:: Provided passage ::
_ _ _
The borcsht was not red beets. It was thin watery I don't know what with cabbage swimming around. Very salty. Then there was hard dry well done meat of an uncertain origin. The rest is vague.

28/12/06 7:31 PM  
Blogger kadimiros said...

"The rest is vague."

Kind of like that blurred background behind the pear in the picture for the preceding thread. :-)

28/12/06 8:46 PM  
Blogger Diane L said...

The lack of color too, except in the cathedrals!

The only bright garments i saw were on the little children. They got dressed in reds & yellows. But the whole place was generally drab. Oh yeah, I saw more gorgeous men too . . . what makes for a handsome man, doesn't make for a pretty woman.

But the whole Red Square experience was awesome with the Red Stars, Lenin's Tomb & St Basil's. Never was so glad to leave a country in my life!!!

28/12/06 10:00 PM  
Blogger jm said...

Even more vague than behind the pear.

Never was so glad to leave a country in my life!!!

Me too neith. Highly depressing, at least in the big cities.

what makes for a handsome man, doesn't make for a pretty woman.

How 'bout that.

28/12/06 10:13 PM  
Blogger jm said...

It's really interesting, too, about the fundmental nature of cultures. These people are always falling in step with authoritarian rule.
The Russian aristocracy was extreme.

28/12/06 10:16 PM  
Blogger jm said...

And why would they dress their buildings in color and not their bodies?
_ _ _
:: Data shown ::
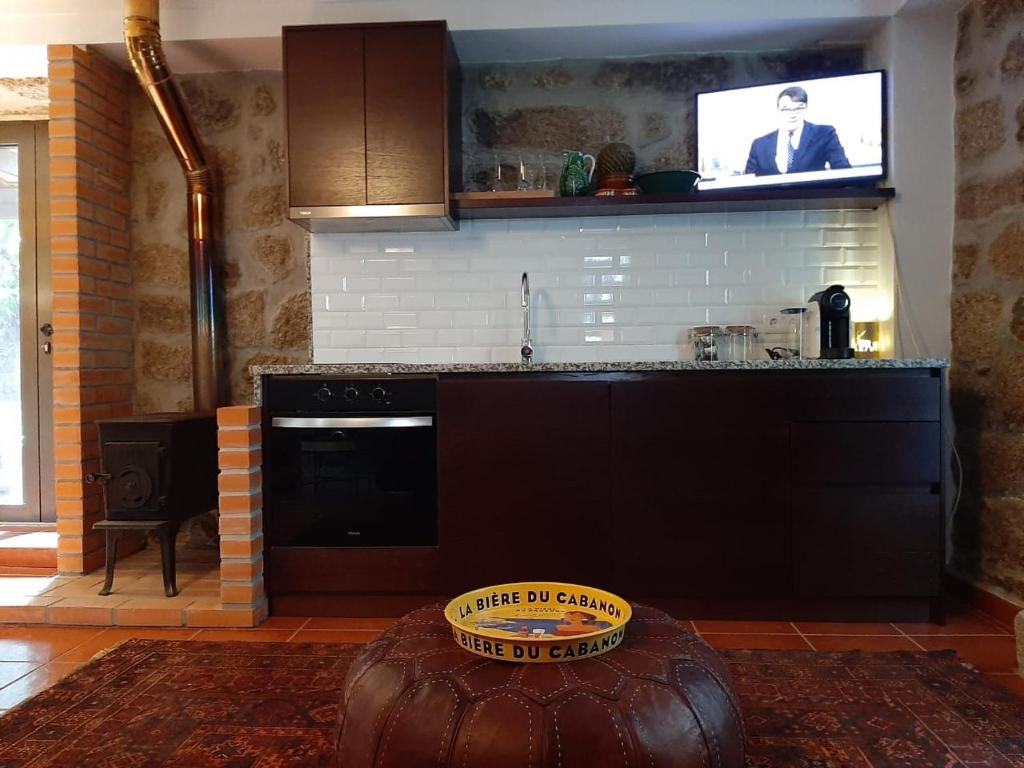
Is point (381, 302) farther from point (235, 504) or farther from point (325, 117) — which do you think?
point (235, 504)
_ _ _
:: Given exercise 1 ::
Return the section of the comment thread starting at "How 'bout that." and ending at "not their bodies?", copied word for word.
:: Given exercise 2 ::
According to the comment thread, who wore the only bright garments one commenter saw?

:: Exercise answer 1 ::
How 'bout that.

28/12/06 10:13 PM  
Blogger jm said...

It's really interesting, too, about the fundmental nature of cultures. These people are always falling in step with authoritarian rule.
The Russian aristocracy was extreme.

28/12/06 10:16 PM  
Blogger jm said...

And why would they dress their buildings in color and not their bodies?

:: Exercise answer 2 ::
The little children, who were dressed in reds and yellows.